Enhancing the thermo-economic performance of mobile solar desalination system with dual reflectors, phase change materials and insulator cover: Experimental investigations

Abstract

• Insulator on top surface enhances the performance substantially. • Micro high conductivity particles are recommended for PCM. • Optimum angle for reflectors is critical. • More than double the productivity is achieved with modifications. A deficit of consumable water is the primary challenge to the people living on the seashore, tiny islands and remote regions. Although solar desalination is indeed one of the sustainable methods for producing sweet water from any form of polluted water, the low productivity of conventional systems remains a challenge. From this perspective, this research focuses on enhancing the productivity of a hemispherical solar desalination system by employing external dual reflectors, thermal conductivity enhanced latent heat storage medium and an insulator cover on the top surface during off-sun-shine hours. The experimental study is carried out in Coimbatore (India) during the March, April and May months of 2021. The experimental data are validated using uncertainty analysis, statistical analysis, and theoretical temperature data obtained from energy analysis. The novelty of the work includes the optimization of reflectors’ tilt angle, employing micro high conductivity particles embedded in energy storage medium and insulator cover on the top surface during the energy retrieval period.

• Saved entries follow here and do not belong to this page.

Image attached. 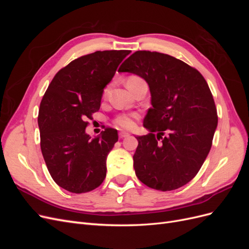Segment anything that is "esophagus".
<instances>
[{"label":"esophagus","instance_id":"1","mask_svg":"<svg viewBox=\"0 0 249 249\" xmlns=\"http://www.w3.org/2000/svg\"><path fill=\"white\" fill-rule=\"evenodd\" d=\"M118 136H119V138H124V137L130 136V134L127 133V132H124V131H120L118 133Z\"/></svg>","mask_w":249,"mask_h":249}]
</instances>
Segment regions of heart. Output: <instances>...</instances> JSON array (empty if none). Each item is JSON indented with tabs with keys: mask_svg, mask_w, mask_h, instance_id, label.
Instances as JSON below:
<instances>
[{
	"mask_svg": "<svg viewBox=\"0 0 249 249\" xmlns=\"http://www.w3.org/2000/svg\"><path fill=\"white\" fill-rule=\"evenodd\" d=\"M140 79L137 76H130L126 79V84L132 83ZM139 118L137 113H120L114 119H113V124L118 127H123V129H132L135 124V120Z\"/></svg>",
	"mask_w": 249,
	"mask_h": 249,
	"instance_id": "obj_1",
	"label": "heart"
}]
</instances>
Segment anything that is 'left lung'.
Instances as JSON below:
<instances>
[{
  "label": "left lung",
  "instance_id": "obj_1",
  "mask_svg": "<svg viewBox=\"0 0 249 249\" xmlns=\"http://www.w3.org/2000/svg\"><path fill=\"white\" fill-rule=\"evenodd\" d=\"M118 71L138 74L152 94L153 108L143 120L150 133L137 137L133 157L137 178L160 191L189 183L206 160L218 123L207 81L182 60L150 51L135 52Z\"/></svg>",
  "mask_w": 249,
  "mask_h": 249
}]
</instances>
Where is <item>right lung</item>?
<instances>
[{
  "label": "right lung",
  "mask_w": 249,
  "mask_h": 249,
  "mask_svg": "<svg viewBox=\"0 0 249 249\" xmlns=\"http://www.w3.org/2000/svg\"><path fill=\"white\" fill-rule=\"evenodd\" d=\"M131 51H96L60 70L44 93L38 113L40 148L55 183L72 193H86L106 178V160L118 140L107 127L101 137L85 133L100 110L104 88Z\"/></svg>",
  "instance_id": "right-lung-1"
}]
</instances>
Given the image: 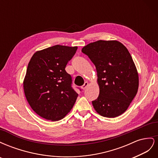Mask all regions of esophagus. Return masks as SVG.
<instances>
[{"mask_svg": "<svg viewBox=\"0 0 158 158\" xmlns=\"http://www.w3.org/2000/svg\"><path fill=\"white\" fill-rule=\"evenodd\" d=\"M88 82H84V85H82V87H81V88H82V89H86V88L88 87Z\"/></svg>", "mask_w": 158, "mask_h": 158, "instance_id": "34e87169", "label": "esophagus"}]
</instances>
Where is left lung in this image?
Returning <instances> with one entry per match:
<instances>
[{
	"mask_svg": "<svg viewBox=\"0 0 158 158\" xmlns=\"http://www.w3.org/2000/svg\"><path fill=\"white\" fill-rule=\"evenodd\" d=\"M82 52L95 66L99 94L92 102L100 115L114 118L125 113L136 96L139 80L135 63L121 42L99 40Z\"/></svg>",
	"mask_w": 158,
	"mask_h": 158,
	"instance_id": "1",
	"label": "left lung"
}]
</instances>
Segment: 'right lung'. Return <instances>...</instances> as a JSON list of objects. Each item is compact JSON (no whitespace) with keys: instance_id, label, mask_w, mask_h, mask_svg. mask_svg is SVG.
I'll return each mask as SVG.
<instances>
[{"instance_id":"obj_1","label":"right lung","mask_w":158,"mask_h":158,"mask_svg":"<svg viewBox=\"0 0 158 158\" xmlns=\"http://www.w3.org/2000/svg\"><path fill=\"white\" fill-rule=\"evenodd\" d=\"M77 49L56 45L35 52L31 58L23 90L30 107L42 118L59 121L73 107L78 94L65 68Z\"/></svg>"}]
</instances>
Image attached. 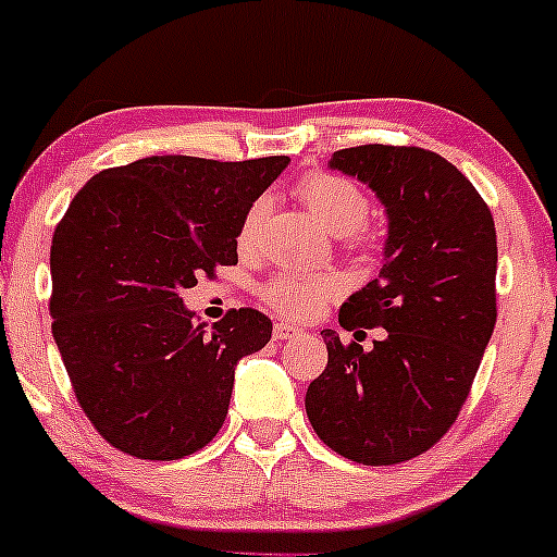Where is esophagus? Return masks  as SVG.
Listing matches in <instances>:
<instances>
[{
    "label": "esophagus",
    "instance_id": "esophagus-1",
    "mask_svg": "<svg viewBox=\"0 0 557 557\" xmlns=\"http://www.w3.org/2000/svg\"><path fill=\"white\" fill-rule=\"evenodd\" d=\"M296 332H298V327L290 322H274V327H272L274 341H287V337H293Z\"/></svg>",
    "mask_w": 557,
    "mask_h": 557
}]
</instances>
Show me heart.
<instances>
[{"instance_id": "1", "label": "heart", "mask_w": 557, "mask_h": 557, "mask_svg": "<svg viewBox=\"0 0 557 557\" xmlns=\"http://www.w3.org/2000/svg\"><path fill=\"white\" fill-rule=\"evenodd\" d=\"M296 196L306 203L311 214L322 222L330 233L343 238H361L363 222L372 212L369 194L359 183L335 172H306L296 183ZM261 216H264V201H253L243 214L238 227V246L248 248L257 240ZM341 280L332 274H300L280 272L261 283L259 296L267 306L290 319L317 317L332 298L341 296Z\"/></svg>"}]
</instances>
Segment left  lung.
I'll use <instances>...</instances> for the list:
<instances>
[{"label": "left lung", "instance_id": "left-lung-1", "mask_svg": "<svg viewBox=\"0 0 557 557\" xmlns=\"http://www.w3.org/2000/svg\"><path fill=\"white\" fill-rule=\"evenodd\" d=\"M330 168L367 183L387 209L380 277L337 317L348 332L382 327L385 337L363 350L324 330L327 367L306 389V413L343 458L411 461L456 424L495 330V220L469 177L430 149L354 146Z\"/></svg>", "mask_w": 557, "mask_h": 557}]
</instances>
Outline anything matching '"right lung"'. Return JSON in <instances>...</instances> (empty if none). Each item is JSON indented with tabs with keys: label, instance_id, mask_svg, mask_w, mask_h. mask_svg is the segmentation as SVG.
<instances>
[{
	"label": "right lung",
	"instance_id": "add662e5",
	"mask_svg": "<svg viewBox=\"0 0 557 557\" xmlns=\"http://www.w3.org/2000/svg\"><path fill=\"white\" fill-rule=\"evenodd\" d=\"M287 157H146L101 170L52 238V335L83 413L112 447L177 461L222 430L235 363L272 337L257 309L207 335L181 290L238 264L243 214Z\"/></svg>",
	"mask_w": 557,
	"mask_h": 557
}]
</instances>
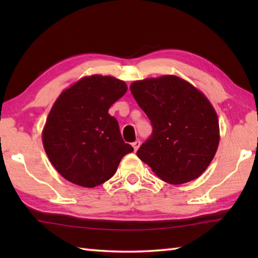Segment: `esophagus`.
Instances as JSON below:
<instances>
[{"label":"esophagus","mask_w":258,"mask_h":258,"mask_svg":"<svg viewBox=\"0 0 258 258\" xmlns=\"http://www.w3.org/2000/svg\"><path fill=\"white\" fill-rule=\"evenodd\" d=\"M140 145H141V141H140V140H137V141H134V142L132 143V146H133V148H134V151H137V150L139 149Z\"/></svg>","instance_id":"1"}]
</instances>
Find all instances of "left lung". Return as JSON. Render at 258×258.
Segmentation results:
<instances>
[{"mask_svg":"<svg viewBox=\"0 0 258 258\" xmlns=\"http://www.w3.org/2000/svg\"><path fill=\"white\" fill-rule=\"evenodd\" d=\"M131 92L152 133L137 155L161 180L182 184L199 177L215 156L220 127L205 95L176 76L137 81Z\"/></svg>","mask_w":258,"mask_h":258,"instance_id":"1","label":"left lung"}]
</instances>
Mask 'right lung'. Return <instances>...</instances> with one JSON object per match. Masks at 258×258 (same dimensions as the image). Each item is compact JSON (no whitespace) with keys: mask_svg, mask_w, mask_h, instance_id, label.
<instances>
[{"mask_svg":"<svg viewBox=\"0 0 258 258\" xmlns=\"http://www.w3.org/2000/svg\"><path fill=\"white\" fill-rule=\"evenodd\" d=\"M127 91L110 76L84 77L56 99L43 131L52 165L69 182L94 187L116 173L133 147L121 138L118 121L108 113Z\"/></svg>","mask_w":258,"mask_h":258,"instance_id":"add662e5","label":"right lung"}]
</instances>
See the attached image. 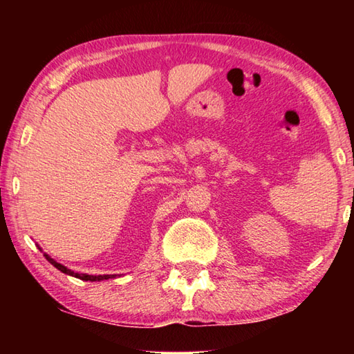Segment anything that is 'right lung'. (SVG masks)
<instances>
[{
	"mask_svg": "<svg viewBox=\"0 0 354 354\" xmlns=\"http://www.w3.org/2000/svg\"><path fill=\"white\" fill-rule=\"evenodd\" d=\"M44 256L46 257V261L50 262V263H53V266H55L57 270H61L62 273H65V274H70V277H75V278H80V279H82V281H103V279H109V278H113V277H117V274H86V273H76V272H73V270H70V268H67L65 266H62V263H59V262H56L55 259H53V257H50L48 256L46 253H44Z\"/></svg>",
	"mask_w": 354,
	"mask_h": 354,
	"instance_id": "1",
	"label": "right lung"
}]
</instances>
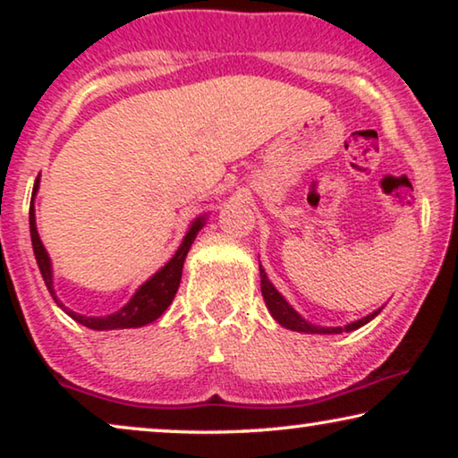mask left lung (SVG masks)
<instances>
[{
  "instance_id": "8db88e82",
  "label": "left lung",
  "mask_w": 458,
  "mask_h": 458,
  "mask_svg": "<svg viewBox=\"0 0 458 458\" xmlns=\"http://www.w3.org/2000/svg\"><path fill=\"white\" fill-rule=\"evenodd\" d=\"M259 268H260V292H262V298H265V304H267L268 312H271V317L281 325V327L298 331V334L334 335V334H342V331H354V329L362 327V325H367L369 321H373V318L377 317L381 310H384V306H381V309L373 310L371 315L362 317V318H359V321L344 325V327H321V325H312L310 321H306V318L300 315V312L293 309V306L287 302L284 296H281V293L277 292V287H275L271 284V279L267 277V271L262 268L260 260H259Z\"/></svg>"
}]
</instances>
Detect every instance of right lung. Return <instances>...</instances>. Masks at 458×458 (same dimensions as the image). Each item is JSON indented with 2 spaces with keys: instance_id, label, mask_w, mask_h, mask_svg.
Here are the masks:
<instances>
[{
  "instance_id": "obj_1",
  "label": "right lung",
  "mask_w": 458,
  "mask_h": 458,
  "mask_svg": "<svg viewBox=\"0 0 458 458\" xmlns=\"http://www.w3.org/2000/svg\"><path fill=\"white\" fill-rule=\"evenodd\" d=\"M41 177V174H39ZM39 177L35 181L33 187V198H30V208H29V225H30V242H33V252L37 259V265H39L41 277L46 281L49 293L55 300V304L60 306L62 310L66 312L68 317L74 318V321L85 325V327L96 329V331H110V329H133V327H143V325L154 323L162 312H165L168 306H171L174 293L179 290L181 284V271H183L185 256L190 252L193 240L199 233V229L206 225V218H208V212H202L193 218L190 229L177 248V252L173 254V259L166 262L165 267H160L152 277L137 287L133 296L129 298V302L121 306L112 315H102V317H89L81 315V312H74L60 302V298L55 296L54 287V268H52V259H49L46 246H43L39 231H37V221H35V196L39 191Z\"/></svg>"
}]
</instances>
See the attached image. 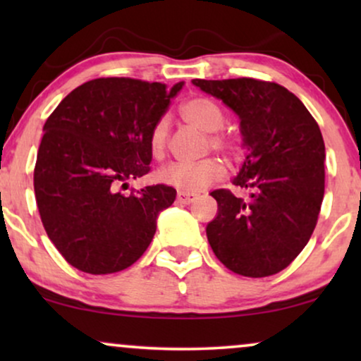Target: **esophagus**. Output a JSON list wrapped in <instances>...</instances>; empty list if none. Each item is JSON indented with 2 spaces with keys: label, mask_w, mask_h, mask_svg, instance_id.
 Masks as SVG:
<instances>
[{
  "label": "esophagus",
  "mask_w": 361,
  "mask_h": 361,
  "mask_svg": "<svg viewBox=\"0 0 361 361\" xmlns=\"http://www.w3.org/2000/svg\"><path fill=\"white\" fill-rule=\"evenodd\" d=\"M197 194H189V192H177V202H179V204H184V205H189V204H192V202H195L197 200Z\"/></svg>",
  "instance_id": "34e87169"
}]
</instances>
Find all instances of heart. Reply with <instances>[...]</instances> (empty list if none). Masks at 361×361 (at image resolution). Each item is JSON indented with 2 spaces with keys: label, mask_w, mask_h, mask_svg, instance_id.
Here are the masks:
<instances>
[{
  "label": "heart",
  "mask_w": 361,
  "mask_h": 361,
  "mask_svg": "<svg viewBox=\"0 0 361 361\" xmlns=\"http://www.w3.org/2000/svg\"><path fill=\"white\" fill-rule=\"evenodd\" d=\"M180 116L194 125L199 130L209 133V145L212 149L231 154L235 151V142L228 135L219 131L225 123V116L221 108L205 97H194L180 105ZM167 141H169V120L167 116H161L156 120L149 131L147 145L152 157L161 159L166 154ZM225 167L216 157H207L194 164H185V162H174L157 172V179L162 184L176 187L180 192H189L195 194L210 187L215 182L224 179Z\"/></svg>",
  "instance_id": "obj_1"
}]
</instances>
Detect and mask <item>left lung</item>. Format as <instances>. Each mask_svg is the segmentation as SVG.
Returning <instances> with one entry per match:
<instances>
[{
    "mask_svg": "<svg viewBox=\"0 0 361 361\" xmlns=\"http://www.w3.org/2000/svg\"><path fill=\"white\" fill-rule=\"evenodd\" d=\"M240 118L246 157L228 189L212 192L219 214L207 225L216 258L230 271L266 278L293 263L317 225L325 189V145L317 121L288 88L256 78L192 80Z\"/></svg>",
    "mask_w": 361,
    "mask_h": 361,
    "instance_id": "left-lung-1",
    "label": "left lung"
}]
</instances>
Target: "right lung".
Returning a JSON list of instances; mask_svg holds the SVG:
<instances>
[{
    "label": "right lung",
    "mask_w": 361,
    "mask_h": 361,
    "mask_svg": "<svg viewBox=\"0 0 361 361\" xmlns=\"http://www.w3.org/2000/svg\"><path fill=\"white\" fill-rule=\"evenodd\" d=\"M182 85L95 78L47 118L34 192L47 236L73 268L118 273L149 246L157 215L176 200V189L157 184L125 195L120 187L151 171L149 131Z\"/></svg>",
    "instance_id": "add662e5"
}]
</instances>
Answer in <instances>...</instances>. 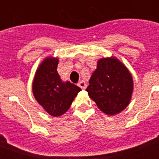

Because of the modifications, the proposed system can enhance productivity by 115% and energy efficiency by more than 100%. Although the system with a pure storage medium and the one with composite material exhibit more or less similar energy efficiency, the higher exergy efficiency of the latter during off-sun-shine-hours makes it superior to the former. Furthermore, the modified system is found to be economically viable as the cost of freshwater per litre and payback were reduced by 18% and 19% respectively as compared to the conventional system. Based on the analysis of the results, it can be concluded that the maximum benefit can be extracted from the hemispherical solar desalination if the reflectors’ angle is optimized and the top surface is covered with an insulator cover. The present work provides guidelines for optimizing the position of external reflectors. Further, the importance of the employment of insulation during energy retrieval is addressed.